### Exercise text
Media Room:

The Philadelphia Inquirer: The Elephant in the Room: Boldly defending marriage

07/14/10

Few politicians have the courage to protect the institution from the courts.
By Rick Santorum

It seems fitting that my last regular column here concerns a cultural issue, as this newspaper's editorial page and I often disagree on such issues.

Political consultants warn candidates to stay away from these issues because they are so personal and emotionally charged. The abortion debate is one on which I chose to ignore their advice. The reason: I simply could not square voting to permit the killing of an innocent baby in the womb with the Constitution I swore to defend, the God I try to obey, or the people I pledged to serve.

In 2004, when I was in the Senate, another contentious cultural issue returned to the national scene as a result of a judicial decision. The highest court in Massachusetts ruled that the state's definition of marriage was discriminatory, and it further exercised its raw power by requiring the Massachusetts legislature to change state law.

This was not the first time this happened. In 1993, the Hawaii Supreme Court invalidated its state's marriage law and paved the way for same-sex marriage there.

The concern then was that other courts, using the U.S. Constitution's Full Faith and Credit Clause, would force other states and the federal government to recognize these judicially imposed marriages. In a rare moment of bipartisan accord on such cultural issues, Congress and President Bill Clinton responded by enacting the Defense of Marriage Act to protect states from further judicial assault.

The later Massachusetts ruling worried advocates of traditional marriage because it was the first such decision since the U.S. Supreme Court opened the door to invalidating marriage laws by creating a constitutional right to consensual sexual activity of any kind. Many of us felt this would be the first of many rulings by liberal state courts invalidating marriage laws.

The response from Congress was scant and predictable. Almost every member of Congress said he or she personally supported the definition of marriage that had existed since the country was founded. But they expressed about as much commitment to righting the judicial wrong as those who say they are "personally opposed" to abortion.

They also had a convenient excuse for inaction: Congress, they claimed, had already protected marriage by passing the Defense of Marriage Act. This claptrap was designed to appease and to deceive. These marriage "supporters" knew full well that, given the propensity of judges to ignore the Constitution and the will of the people, it would be but a matter of time before DOMA, like the state marriage laws themselves, was deemed unconstitutional.

That happened last week, when a federal district court judge in (again) Boston ruled that the majority of Republicans and Democrats in Congress passed DOMA for the one purpose forbidden by law: "to disadvantage a group of which it disapproves."

The judge disregarded one of the principal justifications Congress gave for the law: supporting responsible procreation and childbearing. Why? Because President Obama's lawyer, Solicitor General Elena Kagan, dismissed that congressional finding in her brief defending the law. Presumably, Obama's Supreme Court nominee disagreed with Congress' rationale, so she felt no obligation to make that argument on behalf of the government.

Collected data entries

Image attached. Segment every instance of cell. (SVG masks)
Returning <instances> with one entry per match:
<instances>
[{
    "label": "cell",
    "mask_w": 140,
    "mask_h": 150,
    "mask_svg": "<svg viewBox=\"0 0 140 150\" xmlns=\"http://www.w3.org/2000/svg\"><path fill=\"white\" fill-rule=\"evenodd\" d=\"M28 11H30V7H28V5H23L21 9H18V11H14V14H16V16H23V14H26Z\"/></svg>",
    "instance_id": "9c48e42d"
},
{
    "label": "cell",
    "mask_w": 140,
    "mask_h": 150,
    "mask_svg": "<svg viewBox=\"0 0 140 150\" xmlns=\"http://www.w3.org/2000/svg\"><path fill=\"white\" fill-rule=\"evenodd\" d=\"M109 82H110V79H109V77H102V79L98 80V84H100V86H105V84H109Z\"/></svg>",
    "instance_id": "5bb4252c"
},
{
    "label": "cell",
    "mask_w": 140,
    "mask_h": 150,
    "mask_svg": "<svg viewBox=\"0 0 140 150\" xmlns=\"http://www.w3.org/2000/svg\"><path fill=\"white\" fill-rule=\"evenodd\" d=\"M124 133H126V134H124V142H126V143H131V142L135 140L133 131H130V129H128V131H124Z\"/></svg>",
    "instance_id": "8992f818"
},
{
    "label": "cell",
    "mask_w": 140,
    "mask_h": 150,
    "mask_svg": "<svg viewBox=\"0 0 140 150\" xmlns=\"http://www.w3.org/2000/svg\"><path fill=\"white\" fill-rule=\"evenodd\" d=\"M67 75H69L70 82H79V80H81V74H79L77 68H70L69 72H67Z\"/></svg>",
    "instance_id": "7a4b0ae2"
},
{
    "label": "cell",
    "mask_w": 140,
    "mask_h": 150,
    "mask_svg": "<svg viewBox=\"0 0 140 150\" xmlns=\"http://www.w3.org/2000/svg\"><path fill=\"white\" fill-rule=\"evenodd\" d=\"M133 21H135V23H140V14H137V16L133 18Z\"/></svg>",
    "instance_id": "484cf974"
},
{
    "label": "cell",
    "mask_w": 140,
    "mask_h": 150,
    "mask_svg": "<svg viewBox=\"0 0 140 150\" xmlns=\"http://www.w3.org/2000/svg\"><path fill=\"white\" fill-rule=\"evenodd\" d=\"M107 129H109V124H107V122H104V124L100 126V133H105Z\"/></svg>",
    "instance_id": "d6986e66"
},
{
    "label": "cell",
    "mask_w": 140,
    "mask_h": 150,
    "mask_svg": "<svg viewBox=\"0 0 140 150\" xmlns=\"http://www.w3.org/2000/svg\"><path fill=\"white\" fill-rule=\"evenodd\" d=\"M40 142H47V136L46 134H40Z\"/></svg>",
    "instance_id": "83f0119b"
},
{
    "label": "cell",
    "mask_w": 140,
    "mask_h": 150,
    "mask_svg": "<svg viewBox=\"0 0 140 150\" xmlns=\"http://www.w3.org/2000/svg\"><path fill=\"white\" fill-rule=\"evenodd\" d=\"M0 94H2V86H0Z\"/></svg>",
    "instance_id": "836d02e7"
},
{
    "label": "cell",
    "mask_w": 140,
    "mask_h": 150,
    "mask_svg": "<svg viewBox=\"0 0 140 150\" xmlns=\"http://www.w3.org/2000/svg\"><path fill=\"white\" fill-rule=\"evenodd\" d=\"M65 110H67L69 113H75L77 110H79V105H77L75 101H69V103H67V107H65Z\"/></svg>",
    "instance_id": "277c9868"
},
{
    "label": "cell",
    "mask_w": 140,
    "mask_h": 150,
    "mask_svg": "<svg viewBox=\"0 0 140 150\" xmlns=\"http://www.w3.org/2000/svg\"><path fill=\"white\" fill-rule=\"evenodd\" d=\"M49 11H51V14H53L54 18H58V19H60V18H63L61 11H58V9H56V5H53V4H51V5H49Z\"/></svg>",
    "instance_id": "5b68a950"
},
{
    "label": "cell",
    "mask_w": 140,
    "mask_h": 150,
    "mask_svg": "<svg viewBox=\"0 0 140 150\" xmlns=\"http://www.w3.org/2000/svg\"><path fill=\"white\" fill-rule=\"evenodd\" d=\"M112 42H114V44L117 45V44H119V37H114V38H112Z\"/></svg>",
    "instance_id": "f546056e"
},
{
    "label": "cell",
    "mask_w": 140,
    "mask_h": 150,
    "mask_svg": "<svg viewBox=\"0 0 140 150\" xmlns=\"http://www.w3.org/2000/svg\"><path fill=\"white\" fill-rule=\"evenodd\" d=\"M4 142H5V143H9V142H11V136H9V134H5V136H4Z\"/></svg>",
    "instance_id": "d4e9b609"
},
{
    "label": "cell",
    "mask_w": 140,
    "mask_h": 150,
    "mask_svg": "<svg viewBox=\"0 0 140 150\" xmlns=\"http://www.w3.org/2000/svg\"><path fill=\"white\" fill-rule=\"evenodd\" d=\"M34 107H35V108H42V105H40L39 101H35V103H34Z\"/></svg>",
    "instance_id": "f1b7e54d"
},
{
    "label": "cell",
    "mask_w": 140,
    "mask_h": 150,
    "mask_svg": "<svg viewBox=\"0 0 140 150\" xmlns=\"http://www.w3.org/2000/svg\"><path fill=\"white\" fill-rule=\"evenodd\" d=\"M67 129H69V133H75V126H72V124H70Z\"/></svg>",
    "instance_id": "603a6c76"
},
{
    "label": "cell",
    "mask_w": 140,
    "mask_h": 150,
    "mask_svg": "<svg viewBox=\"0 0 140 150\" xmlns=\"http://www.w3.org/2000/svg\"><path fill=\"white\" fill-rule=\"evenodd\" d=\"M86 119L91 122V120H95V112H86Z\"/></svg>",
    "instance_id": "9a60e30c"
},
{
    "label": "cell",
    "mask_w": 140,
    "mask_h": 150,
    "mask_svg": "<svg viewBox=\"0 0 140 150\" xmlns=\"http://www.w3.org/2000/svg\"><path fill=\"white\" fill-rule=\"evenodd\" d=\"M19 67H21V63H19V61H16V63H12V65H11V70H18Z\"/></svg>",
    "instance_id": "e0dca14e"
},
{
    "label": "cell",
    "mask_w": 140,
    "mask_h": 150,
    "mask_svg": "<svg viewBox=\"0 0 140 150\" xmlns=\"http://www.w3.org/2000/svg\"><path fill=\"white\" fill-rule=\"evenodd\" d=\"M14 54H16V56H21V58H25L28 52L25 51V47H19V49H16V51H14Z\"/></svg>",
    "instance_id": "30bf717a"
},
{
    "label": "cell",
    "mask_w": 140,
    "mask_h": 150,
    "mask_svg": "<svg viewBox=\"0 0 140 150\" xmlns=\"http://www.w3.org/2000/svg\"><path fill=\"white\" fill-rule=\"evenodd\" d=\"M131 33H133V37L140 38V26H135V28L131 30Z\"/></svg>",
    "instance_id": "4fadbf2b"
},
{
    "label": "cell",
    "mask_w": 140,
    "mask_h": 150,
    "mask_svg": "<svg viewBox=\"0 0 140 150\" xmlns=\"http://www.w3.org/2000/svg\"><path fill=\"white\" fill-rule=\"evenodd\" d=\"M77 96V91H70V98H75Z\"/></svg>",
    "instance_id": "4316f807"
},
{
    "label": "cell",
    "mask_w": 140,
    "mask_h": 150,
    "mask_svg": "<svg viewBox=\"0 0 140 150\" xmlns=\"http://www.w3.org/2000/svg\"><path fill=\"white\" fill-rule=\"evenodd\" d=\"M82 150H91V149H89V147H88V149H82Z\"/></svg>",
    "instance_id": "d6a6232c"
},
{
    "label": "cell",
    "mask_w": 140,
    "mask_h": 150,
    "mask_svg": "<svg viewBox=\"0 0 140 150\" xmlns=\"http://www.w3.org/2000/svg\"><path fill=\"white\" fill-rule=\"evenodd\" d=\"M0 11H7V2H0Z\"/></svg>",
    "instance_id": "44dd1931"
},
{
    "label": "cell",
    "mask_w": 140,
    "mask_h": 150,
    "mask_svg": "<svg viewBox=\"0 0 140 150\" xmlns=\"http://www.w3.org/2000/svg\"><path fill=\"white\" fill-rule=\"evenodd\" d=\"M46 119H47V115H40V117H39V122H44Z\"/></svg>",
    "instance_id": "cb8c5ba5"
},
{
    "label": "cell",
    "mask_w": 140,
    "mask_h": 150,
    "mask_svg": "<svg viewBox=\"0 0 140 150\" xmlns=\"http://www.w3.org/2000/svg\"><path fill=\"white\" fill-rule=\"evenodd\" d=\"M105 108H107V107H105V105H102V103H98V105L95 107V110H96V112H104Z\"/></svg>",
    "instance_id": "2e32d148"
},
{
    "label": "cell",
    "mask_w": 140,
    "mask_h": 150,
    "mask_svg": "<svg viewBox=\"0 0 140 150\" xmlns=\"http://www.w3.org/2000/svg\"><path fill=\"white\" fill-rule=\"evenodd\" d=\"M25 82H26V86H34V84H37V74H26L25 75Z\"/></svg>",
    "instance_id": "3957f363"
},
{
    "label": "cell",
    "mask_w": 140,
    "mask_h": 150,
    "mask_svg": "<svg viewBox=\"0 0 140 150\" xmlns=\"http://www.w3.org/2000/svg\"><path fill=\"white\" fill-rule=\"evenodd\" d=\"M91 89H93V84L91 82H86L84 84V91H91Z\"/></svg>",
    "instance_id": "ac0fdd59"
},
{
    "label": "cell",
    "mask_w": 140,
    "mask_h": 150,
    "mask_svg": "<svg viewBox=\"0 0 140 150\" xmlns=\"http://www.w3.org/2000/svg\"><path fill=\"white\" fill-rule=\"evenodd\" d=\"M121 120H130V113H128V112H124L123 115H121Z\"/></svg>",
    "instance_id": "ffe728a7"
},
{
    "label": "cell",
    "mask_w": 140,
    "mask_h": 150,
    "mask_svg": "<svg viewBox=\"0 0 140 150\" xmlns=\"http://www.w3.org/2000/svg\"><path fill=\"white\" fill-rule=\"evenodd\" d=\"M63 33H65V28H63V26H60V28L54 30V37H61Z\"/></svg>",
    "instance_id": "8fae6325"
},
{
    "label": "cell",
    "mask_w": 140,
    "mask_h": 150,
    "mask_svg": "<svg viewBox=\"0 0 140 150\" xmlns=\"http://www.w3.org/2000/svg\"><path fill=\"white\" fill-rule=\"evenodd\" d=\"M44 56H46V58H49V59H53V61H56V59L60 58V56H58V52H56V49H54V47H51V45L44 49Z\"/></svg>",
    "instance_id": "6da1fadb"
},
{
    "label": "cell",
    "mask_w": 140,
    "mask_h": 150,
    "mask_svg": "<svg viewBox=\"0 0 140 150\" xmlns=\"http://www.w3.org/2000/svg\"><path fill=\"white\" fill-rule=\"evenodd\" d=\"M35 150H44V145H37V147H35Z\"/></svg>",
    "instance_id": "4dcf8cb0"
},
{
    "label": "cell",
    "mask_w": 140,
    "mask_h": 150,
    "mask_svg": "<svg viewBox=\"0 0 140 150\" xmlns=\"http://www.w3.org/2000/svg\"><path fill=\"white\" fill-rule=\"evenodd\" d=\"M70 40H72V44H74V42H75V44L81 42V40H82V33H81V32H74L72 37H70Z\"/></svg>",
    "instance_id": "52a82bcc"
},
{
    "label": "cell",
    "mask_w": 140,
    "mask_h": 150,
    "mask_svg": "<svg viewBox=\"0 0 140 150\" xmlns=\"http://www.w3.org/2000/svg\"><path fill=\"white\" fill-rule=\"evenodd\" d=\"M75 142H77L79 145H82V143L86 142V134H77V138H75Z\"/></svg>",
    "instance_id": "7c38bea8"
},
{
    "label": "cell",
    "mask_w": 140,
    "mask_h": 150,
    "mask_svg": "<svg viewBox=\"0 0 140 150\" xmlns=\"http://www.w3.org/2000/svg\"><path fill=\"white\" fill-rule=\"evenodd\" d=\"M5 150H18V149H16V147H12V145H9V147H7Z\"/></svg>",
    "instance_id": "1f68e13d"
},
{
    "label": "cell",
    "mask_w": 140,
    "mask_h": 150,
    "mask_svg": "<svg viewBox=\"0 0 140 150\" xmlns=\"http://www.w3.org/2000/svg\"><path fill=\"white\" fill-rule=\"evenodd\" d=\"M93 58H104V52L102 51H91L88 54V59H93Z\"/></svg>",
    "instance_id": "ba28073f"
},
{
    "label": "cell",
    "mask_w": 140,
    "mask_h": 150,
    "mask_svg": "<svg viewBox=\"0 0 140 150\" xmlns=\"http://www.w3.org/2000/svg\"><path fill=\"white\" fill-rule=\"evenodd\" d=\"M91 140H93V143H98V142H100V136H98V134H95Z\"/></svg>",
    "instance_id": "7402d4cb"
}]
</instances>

### Exercise requirements
1) According to the marriage column, which court invalidated its state's marriage law in 1993?
2) Explain why Congress and President Bill Clinton enacted the Defense of Marriage Act, as the marriage column describes it.
3) Reproduce the passage of the marriage column from "This was not" up to and including "same-sex marriage there.".

### Solved tasks
1) The Hawaii Supreme Court invalidated its state's marriage law in 1993.

2) They feared that other courts would use the U.S. Constitution's Full Faith and Credit Clause to force other states and the federal government to recognize judicially imposed marriages. The act was meant to protect states from further judicial assault.

3)
This was not the first time this happened. In 1993, the Hawaii Supreme Court invalidated its state's marriage law and paved the way for same-sex marriage there.